§ Что сделать:
a – Перепишите дословно фрагмент интервью с писателем Виктором Ерофеевым, начиная со слов «7 ноября 2012, 20:00» и заканчивая словами «со времен Булгакова?».
b – Подсчитайте, в скольких строках приведенного ниже списка встречается слово «separates», и укажите только это число. Регистр букв учитывается.

§ Исходный текст:
------------------------------------------------------------
Posted 7 ноября 2012,, 20:00

Published 7 ноября 2012,, 20:00

Modified 8 марта, 02:22

Updated 8 марта, 02:22

Писатель Виктор Ерофеев

Писатель Виктор Ерофеев

7 ноября 2012, 20:00
Писатель Виктор Ерофеев презентовал в одном из столичных книжных магазинов свою новую книгу «Акимуды: нечеловеческий роман», над которой работал в течение трех лет. Там же, на встрече с читателями, был представлен финский фильм «Русский вольнодумец», снятый после многочисленных акций протеста, проходивших в Москве. Гла

– Виктор Владимирович, вы сказали, что «Акимуды» – это своего рода пародия на «Мастера и Маргариту». На ваш взгляд, как изменилось московское народонаселение со времен Булгакова?

– Думаю, разница между тем народом, который описывал Булгаков, и нынешним заключается в том, что тогда мы постепенно теряли наши ценности, а сейчас мы их утратили полностью. То есть тогда мы лишались ценностей, которые нам достались от великой русской культуры девятнадцатого века, хотя после революции и они были разбиты, но в головах и душах людей они сохранились. В 1991 году мы утратили еще и все советские ценности. Поэтому сейчас мы представляем собой людей, которые только хотят снова найти эти ценности, однако это не очень получается. Конечно, растерянность наша, современная, на порядок более страшная, нежели растерянность тех лет.

– Если говорить об утрате ценностей, то разве это не следствие культуры постмодерна?

– Знаете, это такой поверхностный, если не сказать дешевый взгляд на постмодерн. Постмодернисты всегда выступали в качестве санитаров леса, они были своего рода жуками, которые расправлялись с вредоносными насекомыми для того, чтобы лес сохранял свое достоинство. Это касалось как языка, так и использования слов в ложных представлениях, когда слова «дружба», «любовь» или «мир» имели прямо противоположные значения. Мне кажется, русский постмодернизм, по крайней мере в отличие от западного, очень бережно относился к традиции, просто устраивал такие иронические пляски по поводу злостного уничтожения культуры той традиции. Я воспринимаю русский постмодерн как охранительное, а не как разрушительное искусство. На мой взгляд, как раз постмодерн пытался и пытается сохранить какие-то ценности. Вы правильно задали первый вопрос. Действительно, народонаселение, поменявшись сейчас, как раз нуждается в осмыслении себя через фильтры сверхъестественных сил, что и появляется в «Акимудах».
------------------------------------------------------------
§ Материал для обработки:
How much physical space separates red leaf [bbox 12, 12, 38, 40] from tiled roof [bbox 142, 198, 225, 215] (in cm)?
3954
------------------------------------------------------------
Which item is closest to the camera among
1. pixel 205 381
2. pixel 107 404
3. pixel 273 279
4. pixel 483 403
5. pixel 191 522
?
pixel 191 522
------------------------------------------------------------
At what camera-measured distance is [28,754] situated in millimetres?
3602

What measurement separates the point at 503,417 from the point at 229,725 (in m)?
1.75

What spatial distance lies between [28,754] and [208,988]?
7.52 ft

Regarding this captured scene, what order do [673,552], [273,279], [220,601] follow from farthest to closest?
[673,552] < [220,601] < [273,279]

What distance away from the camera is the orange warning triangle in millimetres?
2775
------------------------------------------------------------
§ Ответы по заданиям:
a –
7 ноября 2012, 20:00
Писатель Виктор Ерофеев презентовал в одном из столичных книжных магазинов свою новую книгу «Акимуды: нечеловеческий роман», над которой работал в течение трех лет. Там же, на встрече с читателями, был представлен финский фильм «Русский вольнодумец», снятый после многочисленных акций протеста, проходивших в Москве. Гла

– Виктор Владимирович, вы сказали, что «Акимуды» – это своего рода пародия на «Мастера и Маргариту». На ваш взгляд, как изменилось московское народонаселение со времен Булгакова?

b – 2